If all the schools in Stockton are absolutely determined to have stakeholder representation, they should have it, but if schools elsewhere want to focus specifically and exclusively on the skills they need, that is what they should do. We should have a system that enables that to happen. We want to ensure that governors and governance are fit for purpose, that our schools are constantly improving and delivering the best possible outcomes for their pupils, and that our pupils have the ability to seize and exploit opportunities in the world of work and whatever else they want to do with their lives.

To my mind, the future is not about replicating what happened in the past. It is about understanding the dynamics and changes that will influence people’s experience of work and economics. We are talking about a global economy, new technologies, new ways of working, new relationships and new structures. Governance must change to be able to respond to all those dynamics.

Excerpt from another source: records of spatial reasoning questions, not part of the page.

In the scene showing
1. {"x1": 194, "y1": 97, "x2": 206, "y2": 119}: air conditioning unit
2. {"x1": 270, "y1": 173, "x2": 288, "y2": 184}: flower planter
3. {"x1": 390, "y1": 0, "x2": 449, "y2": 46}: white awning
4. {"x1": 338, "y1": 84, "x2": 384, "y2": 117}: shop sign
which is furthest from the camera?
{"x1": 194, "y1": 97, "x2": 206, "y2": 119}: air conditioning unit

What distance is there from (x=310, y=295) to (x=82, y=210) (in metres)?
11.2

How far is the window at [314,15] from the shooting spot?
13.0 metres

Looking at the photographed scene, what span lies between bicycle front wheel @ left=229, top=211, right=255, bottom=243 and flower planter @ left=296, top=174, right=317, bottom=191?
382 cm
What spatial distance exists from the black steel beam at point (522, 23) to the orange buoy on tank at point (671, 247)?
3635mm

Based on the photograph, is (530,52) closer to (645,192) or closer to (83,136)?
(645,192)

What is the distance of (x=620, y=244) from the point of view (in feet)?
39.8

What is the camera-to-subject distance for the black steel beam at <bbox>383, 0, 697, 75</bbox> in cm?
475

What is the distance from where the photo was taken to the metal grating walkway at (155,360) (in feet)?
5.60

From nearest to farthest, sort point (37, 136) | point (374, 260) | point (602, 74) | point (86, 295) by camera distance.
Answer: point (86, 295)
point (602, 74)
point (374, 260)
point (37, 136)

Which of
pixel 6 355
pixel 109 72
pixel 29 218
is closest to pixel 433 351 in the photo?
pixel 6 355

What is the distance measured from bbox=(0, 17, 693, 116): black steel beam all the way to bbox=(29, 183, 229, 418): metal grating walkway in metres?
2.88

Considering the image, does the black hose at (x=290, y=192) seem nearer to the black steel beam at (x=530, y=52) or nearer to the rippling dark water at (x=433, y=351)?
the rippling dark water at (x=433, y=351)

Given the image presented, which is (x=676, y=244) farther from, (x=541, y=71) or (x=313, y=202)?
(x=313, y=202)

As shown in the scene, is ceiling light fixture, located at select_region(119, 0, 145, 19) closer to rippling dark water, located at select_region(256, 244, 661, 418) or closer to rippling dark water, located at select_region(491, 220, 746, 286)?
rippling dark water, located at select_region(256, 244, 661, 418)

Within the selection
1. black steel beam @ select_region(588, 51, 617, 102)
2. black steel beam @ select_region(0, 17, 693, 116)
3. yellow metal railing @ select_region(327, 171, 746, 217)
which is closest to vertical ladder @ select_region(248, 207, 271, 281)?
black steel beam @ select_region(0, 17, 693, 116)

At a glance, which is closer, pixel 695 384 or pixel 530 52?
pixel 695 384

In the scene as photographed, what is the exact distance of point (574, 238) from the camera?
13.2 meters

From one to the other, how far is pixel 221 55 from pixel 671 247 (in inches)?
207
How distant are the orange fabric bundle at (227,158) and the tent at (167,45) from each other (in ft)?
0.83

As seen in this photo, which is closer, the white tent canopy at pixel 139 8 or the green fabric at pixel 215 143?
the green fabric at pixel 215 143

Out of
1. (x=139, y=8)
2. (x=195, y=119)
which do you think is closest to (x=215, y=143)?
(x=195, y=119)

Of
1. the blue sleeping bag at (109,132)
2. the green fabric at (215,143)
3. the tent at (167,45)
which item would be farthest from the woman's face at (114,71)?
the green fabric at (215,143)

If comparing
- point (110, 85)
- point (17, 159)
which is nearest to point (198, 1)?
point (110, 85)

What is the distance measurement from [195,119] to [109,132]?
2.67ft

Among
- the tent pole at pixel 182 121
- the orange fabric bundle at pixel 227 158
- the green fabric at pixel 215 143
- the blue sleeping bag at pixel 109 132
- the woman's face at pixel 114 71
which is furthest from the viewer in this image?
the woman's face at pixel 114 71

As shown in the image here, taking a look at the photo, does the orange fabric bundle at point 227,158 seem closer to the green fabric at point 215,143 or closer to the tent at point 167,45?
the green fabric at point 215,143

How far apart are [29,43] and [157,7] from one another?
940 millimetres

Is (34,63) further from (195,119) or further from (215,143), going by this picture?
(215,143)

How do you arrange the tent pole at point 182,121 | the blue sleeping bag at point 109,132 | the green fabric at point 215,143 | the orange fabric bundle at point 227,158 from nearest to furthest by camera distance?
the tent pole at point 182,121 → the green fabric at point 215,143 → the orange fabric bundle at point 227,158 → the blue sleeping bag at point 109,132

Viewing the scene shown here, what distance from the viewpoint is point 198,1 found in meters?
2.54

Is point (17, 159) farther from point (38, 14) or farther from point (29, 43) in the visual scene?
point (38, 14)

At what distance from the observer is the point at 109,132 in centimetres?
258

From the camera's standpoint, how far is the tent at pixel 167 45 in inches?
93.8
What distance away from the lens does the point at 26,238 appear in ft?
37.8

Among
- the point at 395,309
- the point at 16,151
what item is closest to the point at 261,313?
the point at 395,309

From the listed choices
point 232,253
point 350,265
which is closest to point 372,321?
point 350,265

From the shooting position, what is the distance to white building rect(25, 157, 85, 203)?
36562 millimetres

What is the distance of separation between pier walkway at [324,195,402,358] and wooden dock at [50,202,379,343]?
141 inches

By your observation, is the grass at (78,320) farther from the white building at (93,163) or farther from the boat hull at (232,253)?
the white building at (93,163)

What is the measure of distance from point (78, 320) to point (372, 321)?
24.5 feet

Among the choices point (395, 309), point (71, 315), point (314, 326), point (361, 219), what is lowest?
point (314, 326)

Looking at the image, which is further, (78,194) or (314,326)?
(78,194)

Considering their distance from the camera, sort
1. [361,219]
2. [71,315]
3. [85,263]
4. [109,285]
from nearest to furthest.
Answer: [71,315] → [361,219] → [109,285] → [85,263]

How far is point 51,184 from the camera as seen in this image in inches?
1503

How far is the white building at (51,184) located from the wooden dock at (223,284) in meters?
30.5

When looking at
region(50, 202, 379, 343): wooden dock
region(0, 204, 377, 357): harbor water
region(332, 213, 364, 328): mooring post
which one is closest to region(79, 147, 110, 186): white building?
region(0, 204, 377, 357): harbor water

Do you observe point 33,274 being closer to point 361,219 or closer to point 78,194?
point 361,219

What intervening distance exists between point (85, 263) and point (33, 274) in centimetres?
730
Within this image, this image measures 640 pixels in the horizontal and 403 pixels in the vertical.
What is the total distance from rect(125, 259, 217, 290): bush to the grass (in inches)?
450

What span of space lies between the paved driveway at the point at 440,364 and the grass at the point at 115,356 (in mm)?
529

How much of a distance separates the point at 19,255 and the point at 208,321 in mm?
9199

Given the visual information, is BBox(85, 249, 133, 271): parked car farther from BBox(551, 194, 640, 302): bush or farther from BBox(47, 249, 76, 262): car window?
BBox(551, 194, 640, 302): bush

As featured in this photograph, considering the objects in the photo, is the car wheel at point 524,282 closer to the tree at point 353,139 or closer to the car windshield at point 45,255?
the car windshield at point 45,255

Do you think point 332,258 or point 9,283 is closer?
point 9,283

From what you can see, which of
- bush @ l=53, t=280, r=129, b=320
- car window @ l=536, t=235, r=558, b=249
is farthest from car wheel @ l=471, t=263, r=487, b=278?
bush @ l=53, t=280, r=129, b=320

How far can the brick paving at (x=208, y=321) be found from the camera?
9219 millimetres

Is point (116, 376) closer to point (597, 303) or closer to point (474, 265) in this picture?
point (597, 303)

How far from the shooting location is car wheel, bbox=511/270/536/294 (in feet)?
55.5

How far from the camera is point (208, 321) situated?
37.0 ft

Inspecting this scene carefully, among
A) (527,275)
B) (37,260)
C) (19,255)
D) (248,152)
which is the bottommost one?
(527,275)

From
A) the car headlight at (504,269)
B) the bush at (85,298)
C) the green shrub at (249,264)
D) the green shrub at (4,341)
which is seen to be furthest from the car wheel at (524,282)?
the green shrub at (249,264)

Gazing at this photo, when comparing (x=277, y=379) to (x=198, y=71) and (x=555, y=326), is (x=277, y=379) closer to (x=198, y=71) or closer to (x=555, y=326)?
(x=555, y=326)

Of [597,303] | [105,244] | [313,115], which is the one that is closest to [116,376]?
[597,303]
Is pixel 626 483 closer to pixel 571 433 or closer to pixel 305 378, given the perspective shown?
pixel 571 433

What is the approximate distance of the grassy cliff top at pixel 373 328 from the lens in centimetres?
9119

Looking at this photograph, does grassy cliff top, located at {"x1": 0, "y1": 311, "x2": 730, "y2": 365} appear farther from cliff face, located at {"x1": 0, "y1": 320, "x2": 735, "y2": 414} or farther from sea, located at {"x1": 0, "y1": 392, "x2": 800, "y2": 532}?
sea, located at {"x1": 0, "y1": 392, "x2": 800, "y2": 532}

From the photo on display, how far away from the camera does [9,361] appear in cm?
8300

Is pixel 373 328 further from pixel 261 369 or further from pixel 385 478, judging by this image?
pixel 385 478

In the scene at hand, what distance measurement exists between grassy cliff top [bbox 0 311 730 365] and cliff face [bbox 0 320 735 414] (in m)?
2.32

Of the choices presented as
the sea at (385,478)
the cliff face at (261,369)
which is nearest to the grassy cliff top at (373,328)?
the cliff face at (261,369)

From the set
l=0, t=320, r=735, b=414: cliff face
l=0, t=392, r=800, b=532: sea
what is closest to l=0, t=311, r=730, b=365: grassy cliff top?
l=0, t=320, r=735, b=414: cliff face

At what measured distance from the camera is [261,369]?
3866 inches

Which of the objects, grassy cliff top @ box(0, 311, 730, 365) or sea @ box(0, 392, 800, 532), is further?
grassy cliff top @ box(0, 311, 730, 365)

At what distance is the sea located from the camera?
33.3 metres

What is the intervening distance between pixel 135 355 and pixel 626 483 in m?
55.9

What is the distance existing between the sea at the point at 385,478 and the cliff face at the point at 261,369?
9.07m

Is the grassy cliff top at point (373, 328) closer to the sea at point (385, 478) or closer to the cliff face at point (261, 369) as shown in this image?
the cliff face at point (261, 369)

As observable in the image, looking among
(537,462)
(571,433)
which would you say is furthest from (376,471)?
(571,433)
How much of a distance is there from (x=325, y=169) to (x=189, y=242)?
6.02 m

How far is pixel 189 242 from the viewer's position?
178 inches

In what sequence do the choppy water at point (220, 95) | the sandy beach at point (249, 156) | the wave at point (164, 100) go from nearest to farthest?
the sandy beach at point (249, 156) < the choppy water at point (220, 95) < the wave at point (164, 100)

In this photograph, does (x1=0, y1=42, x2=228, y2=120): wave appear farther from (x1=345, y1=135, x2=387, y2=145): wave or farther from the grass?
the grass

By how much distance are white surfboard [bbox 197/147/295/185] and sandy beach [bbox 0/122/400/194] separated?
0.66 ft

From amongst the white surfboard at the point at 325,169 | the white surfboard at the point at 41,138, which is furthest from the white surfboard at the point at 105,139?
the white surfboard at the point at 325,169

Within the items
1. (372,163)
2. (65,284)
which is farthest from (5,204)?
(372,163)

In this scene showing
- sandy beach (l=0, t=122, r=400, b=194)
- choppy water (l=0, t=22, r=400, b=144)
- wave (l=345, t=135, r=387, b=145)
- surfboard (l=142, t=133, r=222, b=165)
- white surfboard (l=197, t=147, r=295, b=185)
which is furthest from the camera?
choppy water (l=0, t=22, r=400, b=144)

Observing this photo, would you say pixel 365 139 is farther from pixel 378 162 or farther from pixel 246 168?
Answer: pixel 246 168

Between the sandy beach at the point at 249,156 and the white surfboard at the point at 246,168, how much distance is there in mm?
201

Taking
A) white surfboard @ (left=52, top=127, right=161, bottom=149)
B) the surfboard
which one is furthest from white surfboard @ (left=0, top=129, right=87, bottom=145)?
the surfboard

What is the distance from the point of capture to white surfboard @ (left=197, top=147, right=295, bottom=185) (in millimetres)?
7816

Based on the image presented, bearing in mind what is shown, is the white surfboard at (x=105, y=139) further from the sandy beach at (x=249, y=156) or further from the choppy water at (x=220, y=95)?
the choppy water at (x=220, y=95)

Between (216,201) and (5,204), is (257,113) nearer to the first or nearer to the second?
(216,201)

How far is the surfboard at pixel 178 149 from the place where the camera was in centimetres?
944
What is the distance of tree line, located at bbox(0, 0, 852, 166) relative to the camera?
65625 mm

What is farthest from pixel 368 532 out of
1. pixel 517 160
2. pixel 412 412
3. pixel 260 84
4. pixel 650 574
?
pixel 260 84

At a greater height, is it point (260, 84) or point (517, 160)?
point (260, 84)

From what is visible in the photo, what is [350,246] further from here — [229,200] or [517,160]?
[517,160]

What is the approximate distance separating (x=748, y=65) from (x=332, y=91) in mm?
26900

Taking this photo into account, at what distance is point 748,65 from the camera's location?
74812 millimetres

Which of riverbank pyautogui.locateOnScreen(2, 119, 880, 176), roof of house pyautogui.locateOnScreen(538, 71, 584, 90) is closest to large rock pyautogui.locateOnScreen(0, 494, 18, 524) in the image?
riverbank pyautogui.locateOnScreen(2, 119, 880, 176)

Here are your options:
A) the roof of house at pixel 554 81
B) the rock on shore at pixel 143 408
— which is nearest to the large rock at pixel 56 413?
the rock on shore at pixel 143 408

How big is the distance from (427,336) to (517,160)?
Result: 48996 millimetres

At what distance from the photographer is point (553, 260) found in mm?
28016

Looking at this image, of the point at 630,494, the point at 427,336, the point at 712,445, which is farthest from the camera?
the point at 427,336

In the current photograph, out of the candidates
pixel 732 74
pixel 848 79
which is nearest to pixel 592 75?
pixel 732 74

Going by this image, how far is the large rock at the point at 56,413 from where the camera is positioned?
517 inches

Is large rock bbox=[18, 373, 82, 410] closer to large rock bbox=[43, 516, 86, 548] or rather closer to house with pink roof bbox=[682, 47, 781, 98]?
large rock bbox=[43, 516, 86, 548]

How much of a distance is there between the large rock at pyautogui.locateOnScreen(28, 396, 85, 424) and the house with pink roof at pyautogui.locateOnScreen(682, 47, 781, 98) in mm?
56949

I want to ask the Minister several things. First, how will she inspire the best people to be governors? Secondly, how will deregulating the system ensure that governing bodies can shape themselves to reflect the sort of school that they want to have and their interpretation of their community and the business world? Thirdly, will she consider how to get rid of failing governing bodies? I have put on the table the idea of the ultimate option—parents revolting—but there are processes between doing nothing and using a “nuclear deterrent”. Those processes must be teased out and must have some relationship with measurement of attainment and inspection of schools. Fourthly, it is key to ensure that we focus on skills rather than just stakeholders. One can be achieved without excluding the other, but the most important thing is to have the best people governing our schools for our children and their future.